Ethanol gas sensing performance of Zn2SnO4 nanopowder prepared via a hydrothermal route with different solution pH values

Pictured above is the transient response of the sensor to different ethanol concentrations measured at 300°C. Among the three sensors, the one based on the Zn2SnO4 nanopowder prepared with the solution pH value of 13 exhibits the best integral ethanol sensing performances. •Zn2SnO4 nanopowder was prepared via a hydrothermal method.•The influence of the pH value on the gas sensing performance was investigated.•The sensor prepared at pH of 13 showed the most promising gas sensing properties. The nanopowders of Zn2SnO4 were prepared via a hydrothermal method with different solution pH values. The influence of the pH value on the crystal structure, morphology, specific surface area, and gas sensing performance was comparatively investigated.

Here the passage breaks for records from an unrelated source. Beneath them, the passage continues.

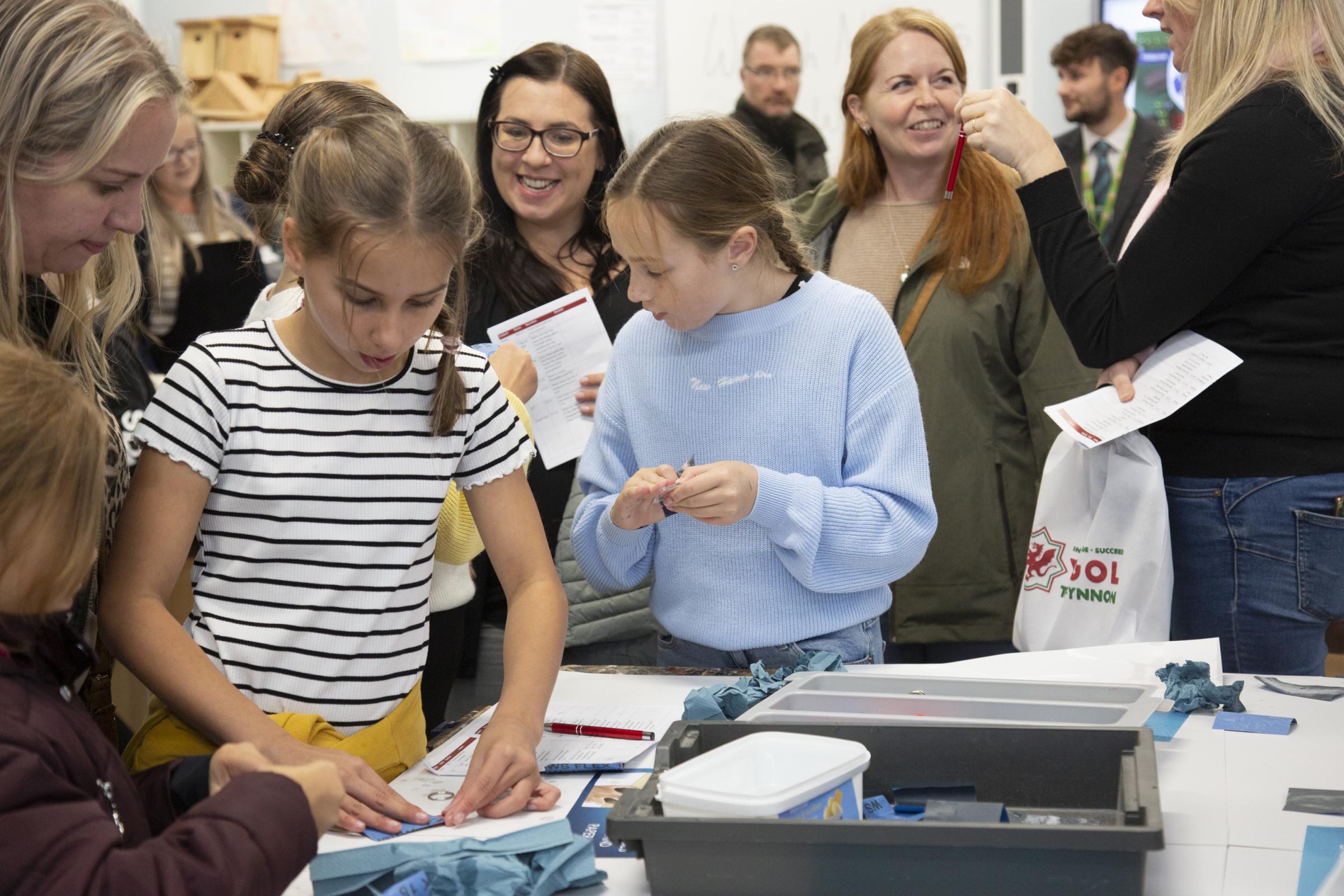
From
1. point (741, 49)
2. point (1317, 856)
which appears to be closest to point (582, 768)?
point (1317, 856)

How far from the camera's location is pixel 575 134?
2.05 metres

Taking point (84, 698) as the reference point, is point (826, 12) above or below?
above

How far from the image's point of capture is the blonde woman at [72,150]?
3.40ft

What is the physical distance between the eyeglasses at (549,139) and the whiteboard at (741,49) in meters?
2.77

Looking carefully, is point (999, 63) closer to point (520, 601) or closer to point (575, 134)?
point (575, 134)

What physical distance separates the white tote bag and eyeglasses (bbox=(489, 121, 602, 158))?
892 mm

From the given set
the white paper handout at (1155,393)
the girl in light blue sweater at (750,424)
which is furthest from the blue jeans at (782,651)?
the white paper handout at (1155,393)

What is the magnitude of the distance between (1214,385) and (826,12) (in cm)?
335

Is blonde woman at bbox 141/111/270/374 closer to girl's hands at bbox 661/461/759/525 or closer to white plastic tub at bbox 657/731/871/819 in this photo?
girl's hands at bbox 661/461/759/525

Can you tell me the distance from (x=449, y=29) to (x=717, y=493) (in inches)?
161

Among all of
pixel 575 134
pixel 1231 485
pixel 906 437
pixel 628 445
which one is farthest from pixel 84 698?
pixel 1231 485

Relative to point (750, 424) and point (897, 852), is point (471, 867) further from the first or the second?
point (750, 424)

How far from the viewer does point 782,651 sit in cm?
154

The sensor prepared at the pH value of 13 showed the most promising integral ethanol gas sensing properties. At the optimal operating temperature of 300°C, the sensor response increased linearly with ethanol concentration among the range of 5–200ppm and showed a sensitivity of 0.213/ppm, a response/recovery time less than 15s, and a high ethanol gas sensing selectivity against to acetone, methylbenzene and methanol. The related sensing mechanism was discussed based on the structural characteristics and the sensing properties. The results indicated that as-prepared Zn2SnO4 nanopowders might be a promising candidate material for fabricating practical ethanol gas sensors.